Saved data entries
----

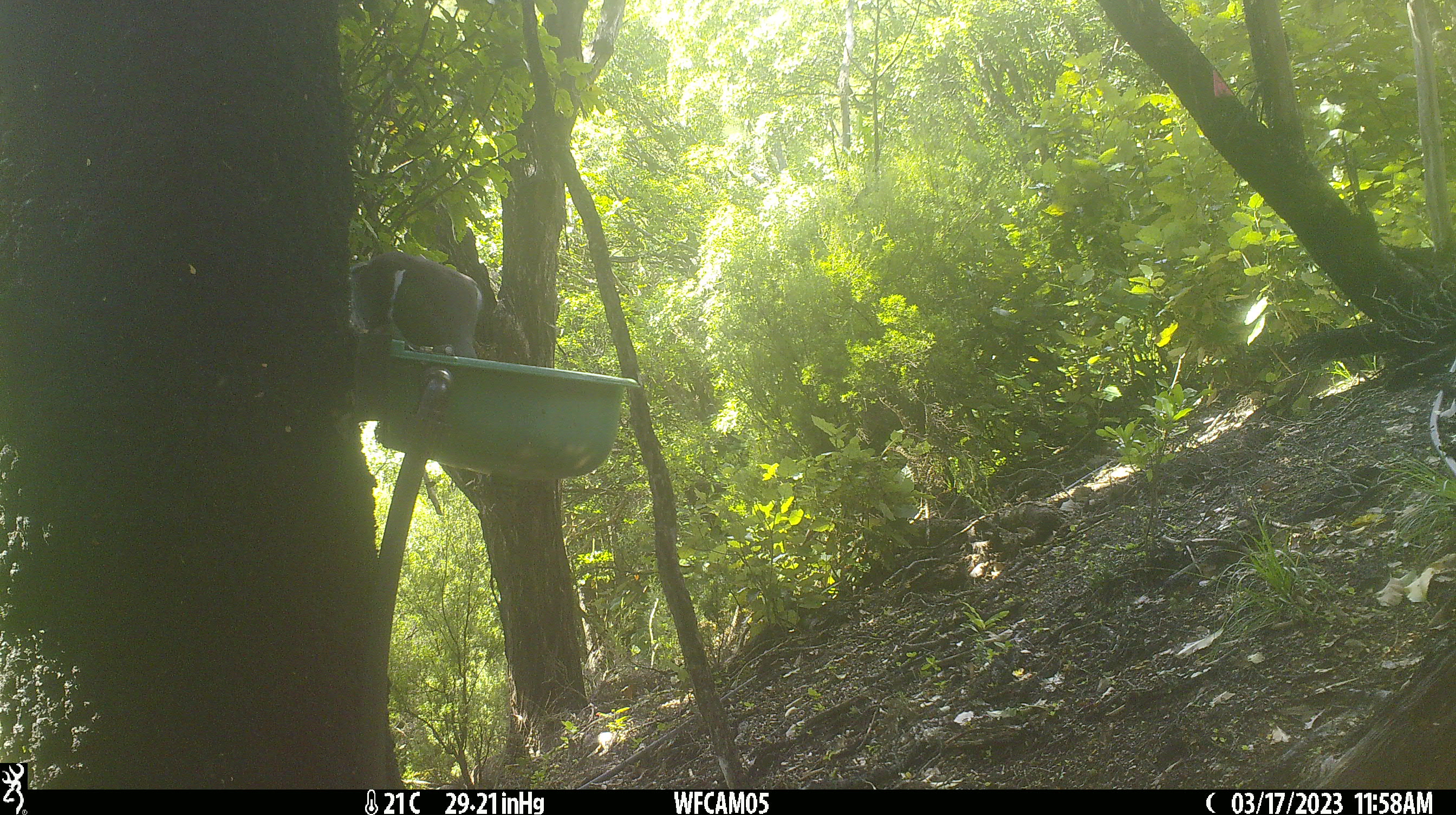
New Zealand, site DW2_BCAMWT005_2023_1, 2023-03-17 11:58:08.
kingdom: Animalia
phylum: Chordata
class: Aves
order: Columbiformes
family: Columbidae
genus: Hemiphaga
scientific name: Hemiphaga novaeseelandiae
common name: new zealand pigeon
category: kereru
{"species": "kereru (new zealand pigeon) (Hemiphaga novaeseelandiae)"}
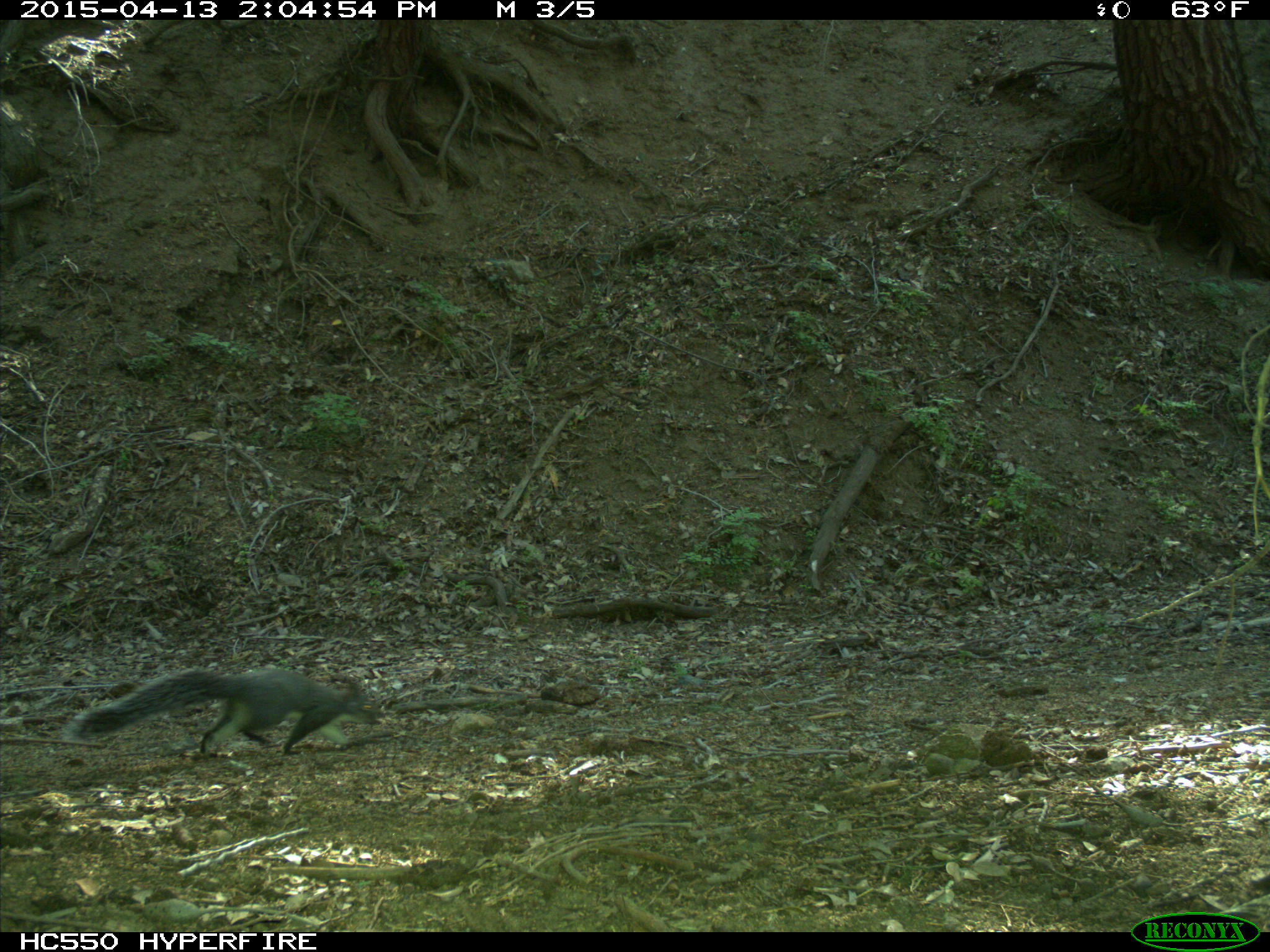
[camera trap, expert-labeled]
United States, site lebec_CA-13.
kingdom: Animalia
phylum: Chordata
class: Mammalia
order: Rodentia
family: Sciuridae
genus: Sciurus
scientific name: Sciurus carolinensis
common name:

----

_Problem_.
Please transcribe exactly the lines from the one containing "category: kereru" through the final line of the data, including both, and nothing else. Pictures are to be left out.

_Completed exercise_.
category: kereru
{"species": "kereru (new zealand pigeon) (Hemiphaga novaeseelandiae)"}
[camera trap, expert-labeled]
United States, site lebec_CA-13.
kingdom: Animalia
phylum: Chordata
class: Mammalia
order: Rodentia
family: Sciuridae
genus: Sciurus
scientific name: Sciurus carolinensis
common name:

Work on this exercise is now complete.